で、話をProcess/Threadに移すと、初期のOS(Windows NT以前)におけるThreadの扱いは図1の様な構造になっていた。つまりCPU時間を割り当てる場合、まずProcess単位でラウンドロビンなりPriority制御なりでTime Slotを割り振り、更にそのプロセスが複数Threadに分割されている場合には、各Processに割り当てられたTime Slotを分割して各Threadに割り当てるという方法である。実はSingle CPUの構成では、これは概ね上手く動作した。Thread毎にCPU時間を割り当てる作業はオーバーヘッドが多くなる(たとえば筆者の手元のWindows XPマシンのタスクマネージャを開いてみると、プロセスは全部で74存在するが(Photo01)、スレッドは790にも及ぶ(Photo02)。74個のContext Switchingと790個のContext Switching、どちらがオーバーヘッドが多いかは言うまでもない。ただこれだと、マルチCPU環境におけるメリットがあまり無い。そこで、昨今のOSの場合は図2の様なThread管理を行うのが普通である。

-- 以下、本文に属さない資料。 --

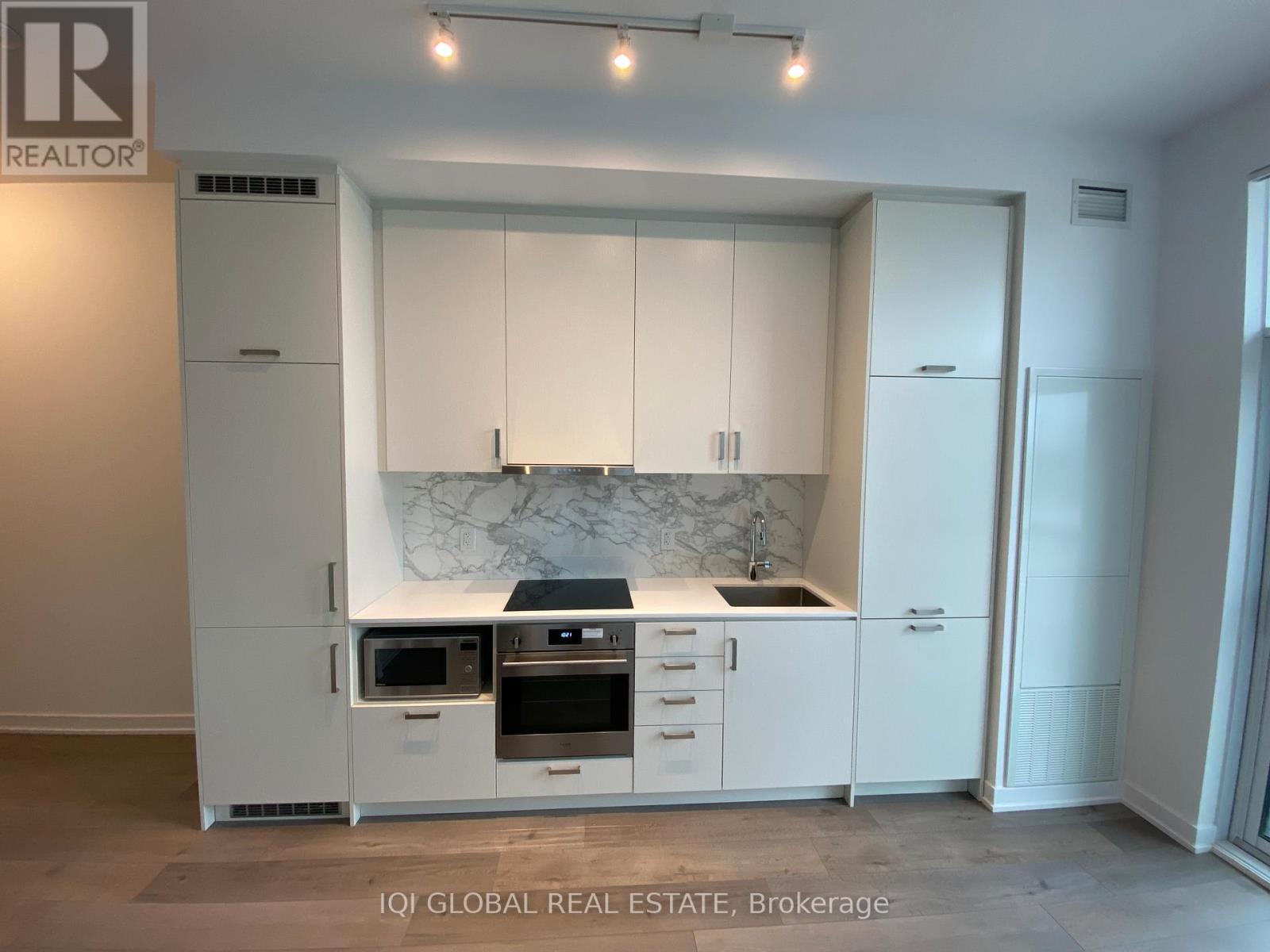 A modern kitchen with white cabinets and a marble backsplash.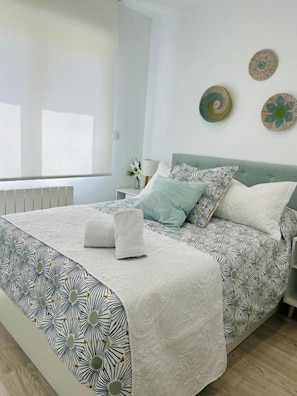 A neatly made bed with a patterned bedspread, a bedside table with a lamp, and decorative wall plates. - DELUXE FAMILIAR  (Albacete)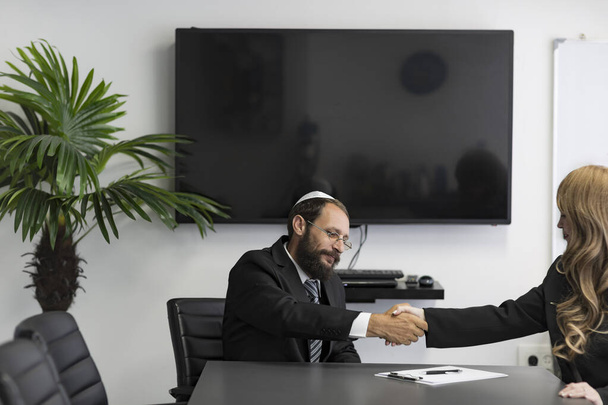 Dois parceiros de negócios israelitas a apertar as mãos no escritório. Homem judeu em um yarmulke e óculos sentados com mulher com cabelo loiro. Judeu de camisa, fato e chapéu nacional Kippah. Aperto de mão de duas mãos - Foto, Imagem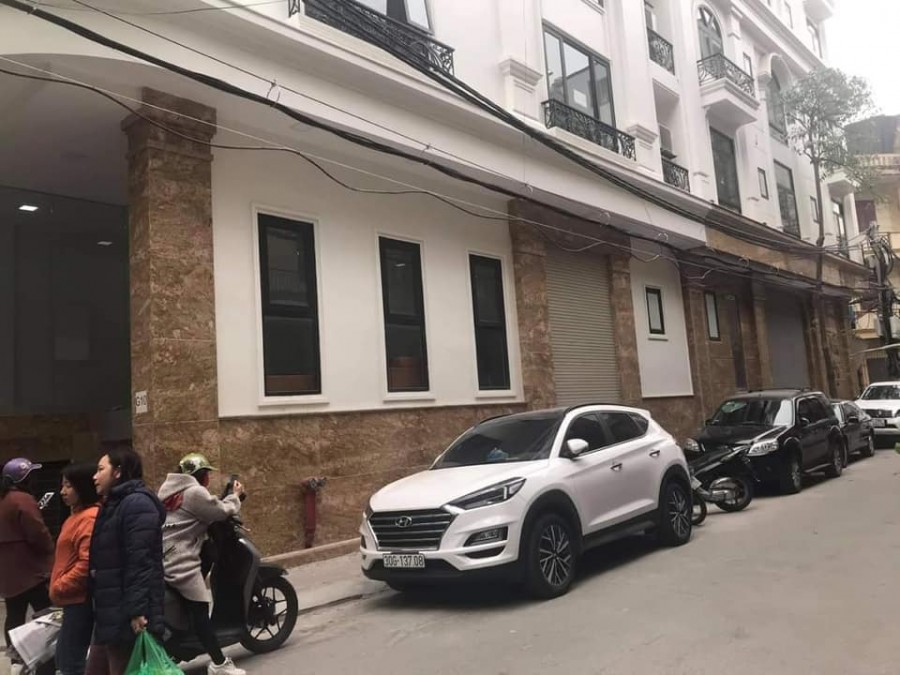 Bán toà Văn Phòng Trung Kính 90M2 x 7 tầng, MT 6m, thuê 100tr/th, lô góc, ô tô, tháng máy.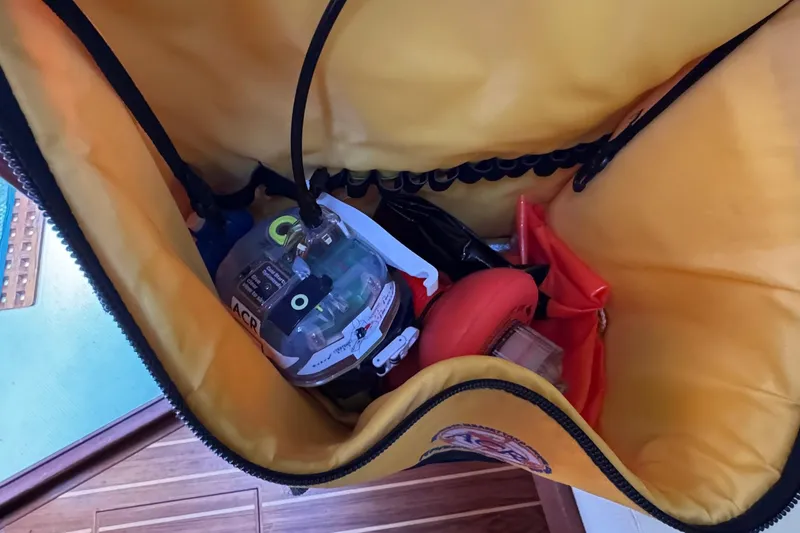 Slide: The Image of Interior cabin of a 1998 Island Packet 350 sailboat with cushioned seating. - 47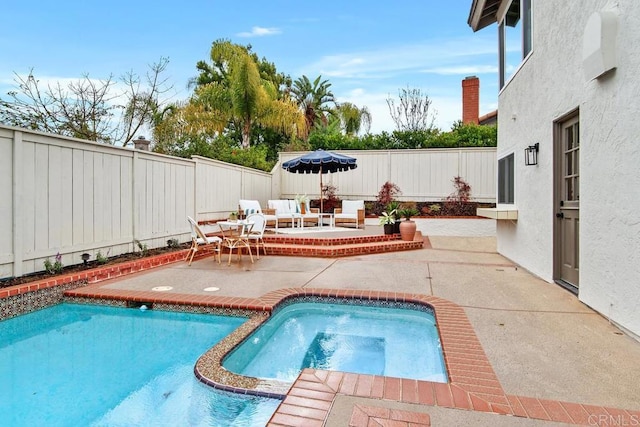 view of pool featuring a patio, a fenced backyard, and a pool with connected hot tub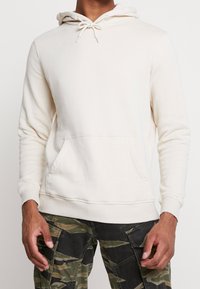 Krémový pulover s kapucí vyrobený z měkké tkaniny, s nastavitelnou kapucí, přední klokankovou kapsou a žebrovanými manžetami a lemem.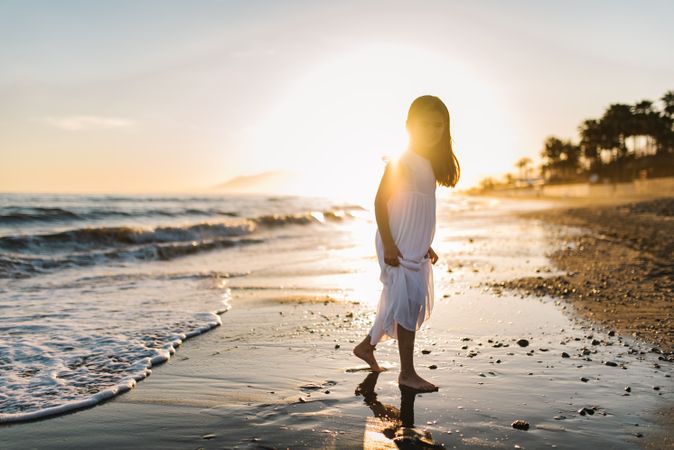 Adorable girl walking and looking at camera on seaside at sunset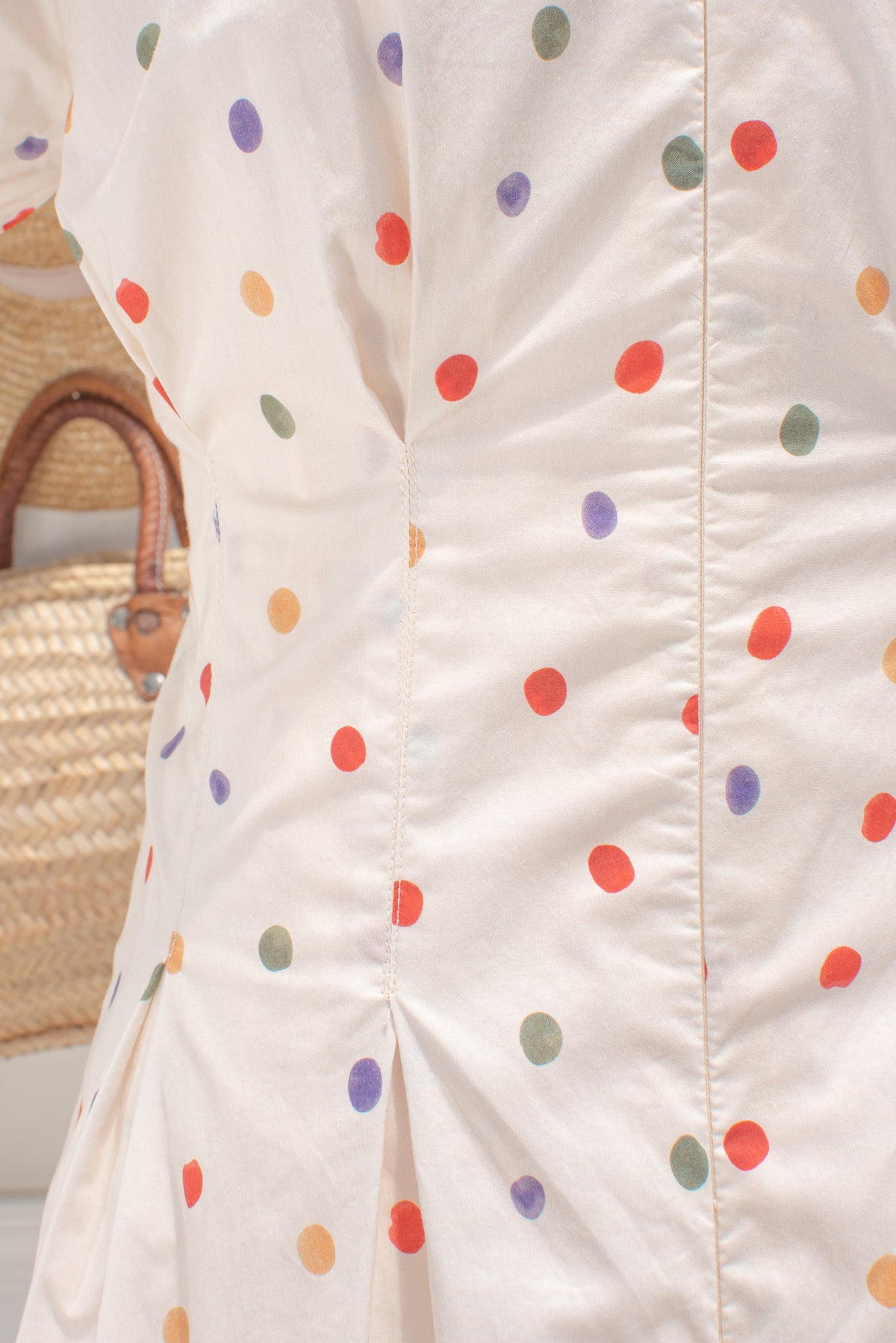 Cream cotton fabric with multicolored polka dot print close up.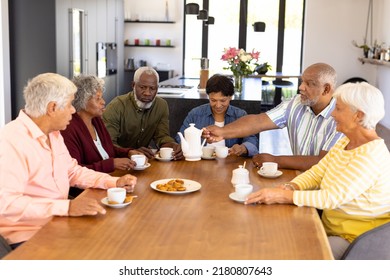 Multiracial senior friends having coffee and cookies while sitting at dining table in nursing home. Snacks, drink, food, unaltered, friendship, togetherness, support, assisted living and retirement. - Powered by Shutterstock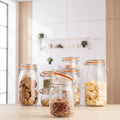 Set of glass jars with metal clamps on a wooden surface, containing various food items.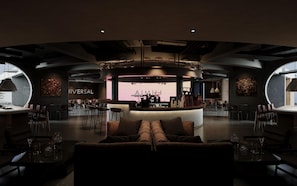 Interior moderno com área de bar central, espaços de estar e o letreiro 'AIMITHI' visível.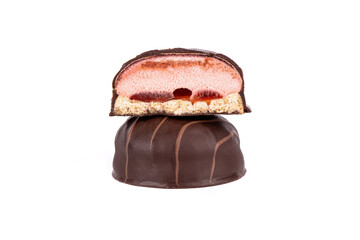 Close-up of a cutaway souffle on a whole souffle over a white background.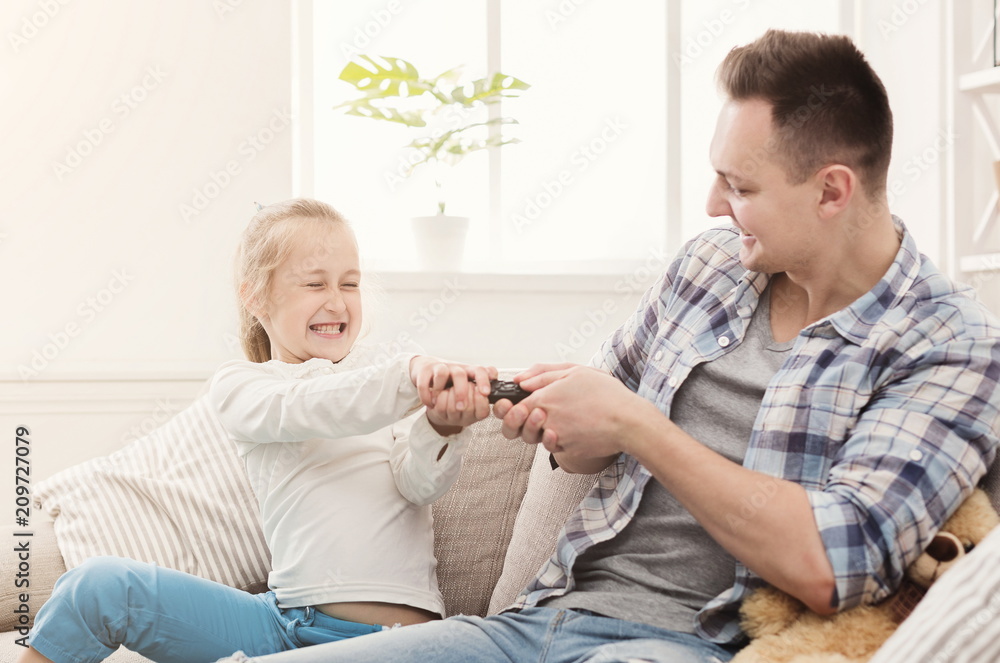 Daughter and father fighting for remote control Daughter and father fighting for remote control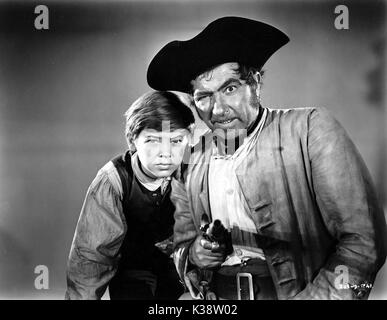 L'ISOLA DEL TESORO BOBBY DRISCOLL, ROBERT NEWTON data: 1950 Foto Stock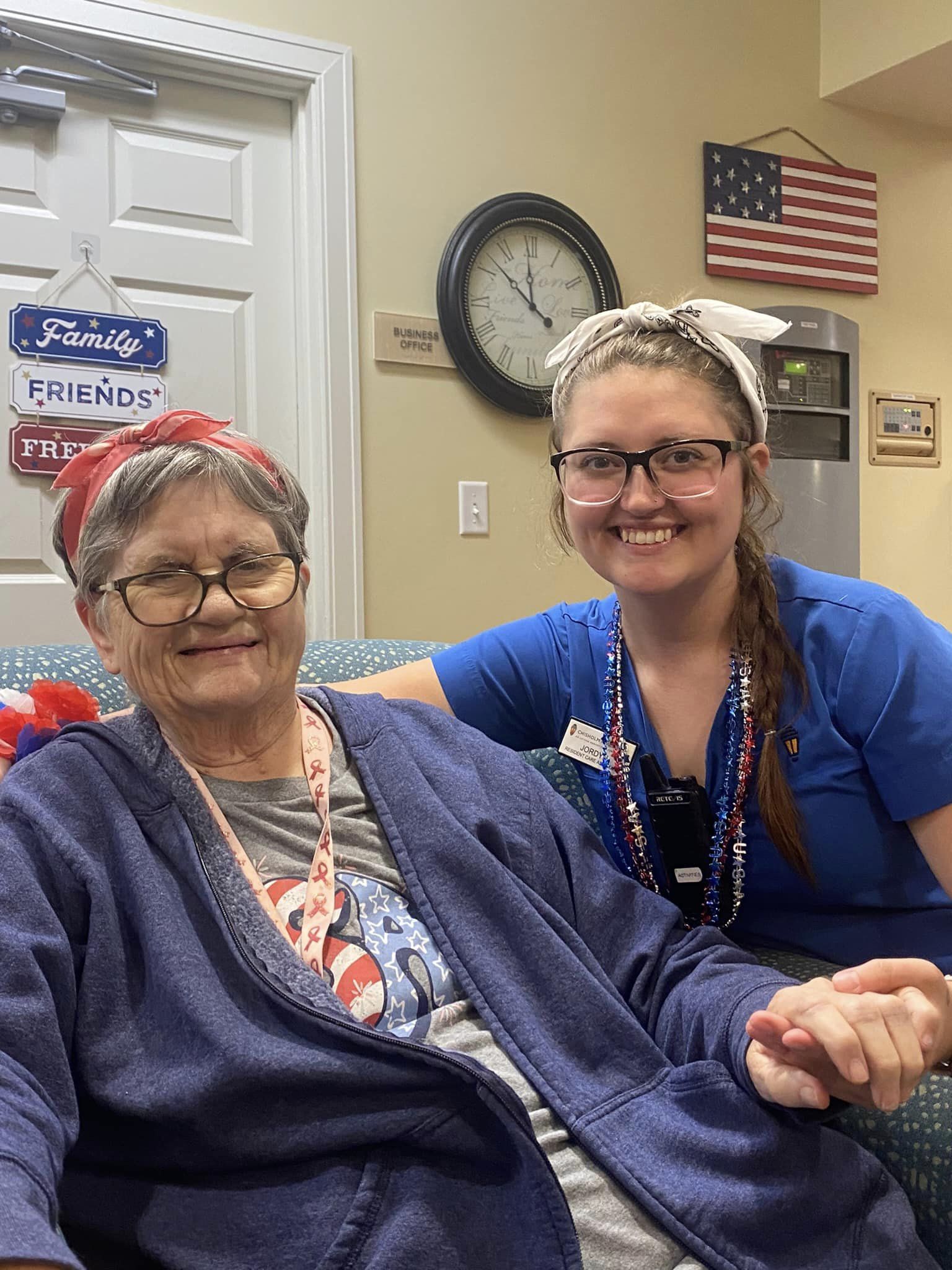 Resident and staff member at Chisholm Place Smiling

つまりThreadレベルでCPU時間の割り当てを行うという方式だ。Windows NTもこちらを採用しており、このあたりはVersion 5.2のVMSと大きく異なる部分である。まぁこれはそもそもVMSにThreadの概念が無かったから当然でもあるのだが。ただ、大きく異なるのはThreadとProcessの違いであり、逆に言えばThreadをProcessと読み替えるとかなりVMSに近くなる。

図1

図2

Photo01

Photo02

もう一つ、互換性に起因する違いがいくつかある。VMSの場合、原則としてVMS用に記述されたプログラムしか動かない(*1)から、Process生成はそれほど面倒ではないのだが、Windows NTでは様々なプログラムを動かす必要があり、このためCreateProcess()関数が様々なサブシステムを呼び出す場合がある(上巻P354)。またVMSはもともとがコマンドライン向けプログラムだったから、プロセスの生成といってもそれほど面倒な話ではないのだが、WindowsはGUIを前提にした環境だから、ウィンドウオブジェクトを作成するのが前提となる。この結果、Processの管理がWindowHandle経由という話になるのもちょっと異なる部分だ。ただ6.2.2(上巻P356~)を追うと判るとおり、Windows kernelの内部はWindow HandleではなくProcess Objectとして各Processを管理しており、この限りにおいてはVMSとそれほど違いが無いとは言えるが。(続く)

(*1) PDP-11という16bitのプログラムを動かす互換モードが用意されており、これを使う時のみ、ちょっと話が変わってくる。